二人でタクシーの後ろ座席に乗り込むと、轟くんが自身の家の住所を告げる。


「あ、の、ここから家までってすごく高いんじゃ…あんまりタクシー乗ったことないから分からないけど」
「気にするな」
「半分払わせ…」
「カードがある。大丈夫だ」


轟くんが私に優しく微笑んで、あ、行ってくださいとタクシー運転手の人に言う。


「みょうじは今日からしばらく家で過ごしてもらう。部屋は余ってるからそこを使え」
「えっ!?」
「お前は敵に狙われた身だ。一人じゃ危険だろ」


私は驚いて飛び跳ねそうになる。
いや、確かにそうかもしれないけれど!
だからって轟くんの家に!?


「あの、家族の人には…」
「親父か?親父はほとんど家にいねえからな。まあ今朝は居たけど…居ても無視すりゃいい」
「いや、そういうわけには…」


思わず吹き出しそうになるのを堪えて話を続ける。
"あの"エンデヴァーと同じ屋根の下で過ごして見かけて無視するとかどれだけ偉いんだ私は!?

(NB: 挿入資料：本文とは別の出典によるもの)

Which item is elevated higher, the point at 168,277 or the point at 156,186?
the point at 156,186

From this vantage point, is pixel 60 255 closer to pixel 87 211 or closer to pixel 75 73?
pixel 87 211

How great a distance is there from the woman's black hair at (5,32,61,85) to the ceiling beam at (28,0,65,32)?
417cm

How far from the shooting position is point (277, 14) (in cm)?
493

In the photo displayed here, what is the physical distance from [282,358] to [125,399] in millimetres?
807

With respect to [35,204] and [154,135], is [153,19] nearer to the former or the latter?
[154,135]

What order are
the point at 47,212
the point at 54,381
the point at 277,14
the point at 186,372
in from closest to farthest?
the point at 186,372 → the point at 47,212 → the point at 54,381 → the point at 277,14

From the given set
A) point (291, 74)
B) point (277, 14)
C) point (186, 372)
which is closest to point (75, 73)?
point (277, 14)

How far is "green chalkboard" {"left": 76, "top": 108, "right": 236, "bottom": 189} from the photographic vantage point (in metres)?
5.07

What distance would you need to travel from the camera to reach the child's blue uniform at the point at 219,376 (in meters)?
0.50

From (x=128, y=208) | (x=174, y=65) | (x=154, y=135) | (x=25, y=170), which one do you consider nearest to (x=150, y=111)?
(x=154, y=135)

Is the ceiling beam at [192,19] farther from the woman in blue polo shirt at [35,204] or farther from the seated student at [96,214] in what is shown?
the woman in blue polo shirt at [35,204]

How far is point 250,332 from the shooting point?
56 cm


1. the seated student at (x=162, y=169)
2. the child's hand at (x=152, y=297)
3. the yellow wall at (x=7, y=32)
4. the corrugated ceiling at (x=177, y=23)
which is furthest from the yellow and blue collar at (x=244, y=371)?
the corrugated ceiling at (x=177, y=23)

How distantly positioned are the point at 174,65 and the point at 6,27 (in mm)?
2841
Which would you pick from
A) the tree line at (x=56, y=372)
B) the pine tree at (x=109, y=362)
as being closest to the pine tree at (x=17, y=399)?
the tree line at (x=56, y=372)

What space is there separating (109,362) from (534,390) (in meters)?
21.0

「冬美姉さんには話してあるし、了承も得た。何より一人にする方が危険だと二人で決めた。あ、後兄もいるけどしばらく帰って来ねえみてえだからそこも気にすんな」
「えーっと…少し頭の中で整理させてね…」
「おお」


私が、しばらく轟家にお世話になる?
轟くんと同じ屋根の下?
冬美さんと一緒にいられるのは嬉しいけど…。

え、でもいいの!?
いいのかな、これって…。


どんどん混乱していく私を見て、轟くんはくつくつと笑った。


「と、轟くん…」
「悪ィ、必死に考えてるみょうじが可愛くてつい、な」
「なっ…」


一瞬で顔に熱が集まる。
両手で頬を抑えて静めようとするが、どんどん体温が上がっていくばかりだ。


「守らせてくれ。みょうじ」
「轟くん…」


轟くんは何か私に対して後悔とか、負い目とかそういうものを感じているようだ。
多分、敵に拐われた時彼に手を伸ばしてその手を掴めなかったことが原因だと思う。


…そんなこと、気にしなくていいのに…。


そう心の中で呟くけれど、本当は凄く嬉しかった。


家に帰っても私の無事を喜んでくれる家族はいない。
それどころか拐われた孫娘の顔一つ見に来ないような祖父が遠くにいるだけ。
私は無理やり当てがわれた分不相応なマンションで一人になるだけのはずだった。


「轟くん」
「ん?」
「…お世話に、なります」


私の言葉を聞いた轟くんが嬉しそうにああ、と頷いて私の頭に手を置いた。







「なまえちゃん!」

タクシーに何時間か揺られてようやくやって来た立派な日本家屋、轟家。
門の前にそわそわした様子で立っていた冬美さんが、タクシーから降りてきた私を一番に抱きしめてくれた。


「冬美、さん」
「良かったよ、無事で!焦凍からも聞いたよ、家にいた方が焦凍もいるし安全だからね。しばらく泊まって行ってね」
「すみません…お世話になります」
「もう!私は妹が出来たみたいで嬉しいのよ、あんまりかしこまらないでね。あっ、準備はもう全部出来てるよ」


タクシーの支払いを終えた轟くんが、門を開けてくれる。


「姉さん、とりあえず中で…」
「あっ!そうね。ご飯とお風呂どっちが先がいいかしら!?お風呂?」
「は、はい…」

冬美さんは私の手を引いて家の中へ連れて行ってくれる。


「不謹慎でごめんね、でもなまえちゃんが無事に帰ってきてくれて家に来てくれるのが本当に嬉しいの」


にこと笑う冬美さんに、じわりと涙が滲んでしまう。
自分のマンションに帰ってたら、こんな暖かさに触れることは出来なかった。
私の無事を喜んでくれる人がいる。
それだけでもう、胸がいっぱいになるようで。